Your instructions
Copy the passage of the long-term care facilities text starting with "Data about infections" and going on through "in these facilities.", and switch "serious" to "severe".

Extract provided
Long Term Care Facilities

Long Term Care Facilities

Long Term Care Facilities (LTCFs) which include nursing homes, skilled nursing facilities, and assisted living facilities, provide medical and personal care services to people who are unable to manage independently in the community. Over 5 million Americans are admitted to or reside in LTCFs each year.

Data about infections in LTCFs are limited, but it has been estimated in the medical literature that:

  • 1 to 3 million serious infections occur every year in these facilities.
  • Infections include urinary tract infection, diarrheal diseases, antibiotic-resistant staph infections and others.
  • Infections are a major cause of hospitalization and death; as many as 380,000 people die of the infections in LTCFs every year.

If faced with admitting a family member or loved one into an LTCF, it is essential to ask the right questions first. Below is a list of 10 questions advised by the Center for Disease Control to obtain answers to before admittance to an LTCF:

  1. What infections commonly occur among residents in this facility?

Provided information

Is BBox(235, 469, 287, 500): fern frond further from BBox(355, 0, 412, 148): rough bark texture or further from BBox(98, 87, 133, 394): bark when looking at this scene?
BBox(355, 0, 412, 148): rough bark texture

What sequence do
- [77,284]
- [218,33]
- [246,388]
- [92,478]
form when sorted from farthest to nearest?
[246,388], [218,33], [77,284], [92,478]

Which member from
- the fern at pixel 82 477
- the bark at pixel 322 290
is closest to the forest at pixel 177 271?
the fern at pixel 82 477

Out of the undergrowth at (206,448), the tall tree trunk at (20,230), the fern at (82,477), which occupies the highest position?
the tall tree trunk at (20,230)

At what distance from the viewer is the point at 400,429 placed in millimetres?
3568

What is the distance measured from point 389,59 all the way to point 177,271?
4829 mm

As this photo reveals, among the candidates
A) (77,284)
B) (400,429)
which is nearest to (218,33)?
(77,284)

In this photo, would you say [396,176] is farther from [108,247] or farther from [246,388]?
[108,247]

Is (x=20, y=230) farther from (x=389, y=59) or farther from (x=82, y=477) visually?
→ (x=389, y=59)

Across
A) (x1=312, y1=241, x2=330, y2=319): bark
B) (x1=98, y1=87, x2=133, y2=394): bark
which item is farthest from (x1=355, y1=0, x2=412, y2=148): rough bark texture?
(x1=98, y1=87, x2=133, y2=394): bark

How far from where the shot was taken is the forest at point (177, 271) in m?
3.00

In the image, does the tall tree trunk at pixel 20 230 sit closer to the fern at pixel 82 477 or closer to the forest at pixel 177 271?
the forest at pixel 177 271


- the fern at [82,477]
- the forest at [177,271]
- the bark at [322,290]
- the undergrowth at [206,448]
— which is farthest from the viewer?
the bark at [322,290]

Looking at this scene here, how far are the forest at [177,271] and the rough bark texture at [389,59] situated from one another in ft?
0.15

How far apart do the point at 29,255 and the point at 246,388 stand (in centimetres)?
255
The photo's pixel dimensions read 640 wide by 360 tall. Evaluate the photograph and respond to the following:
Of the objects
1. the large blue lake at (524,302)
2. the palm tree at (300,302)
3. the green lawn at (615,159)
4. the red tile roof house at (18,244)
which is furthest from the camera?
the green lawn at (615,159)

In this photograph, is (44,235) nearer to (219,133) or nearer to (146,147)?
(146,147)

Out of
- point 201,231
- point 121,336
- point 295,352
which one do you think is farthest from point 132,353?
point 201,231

Task output
Data about infections in LTCFs are limited, but it has been estimated in the medical literature that:

  • 1 to 3 million severe infections occur every year in these facilities.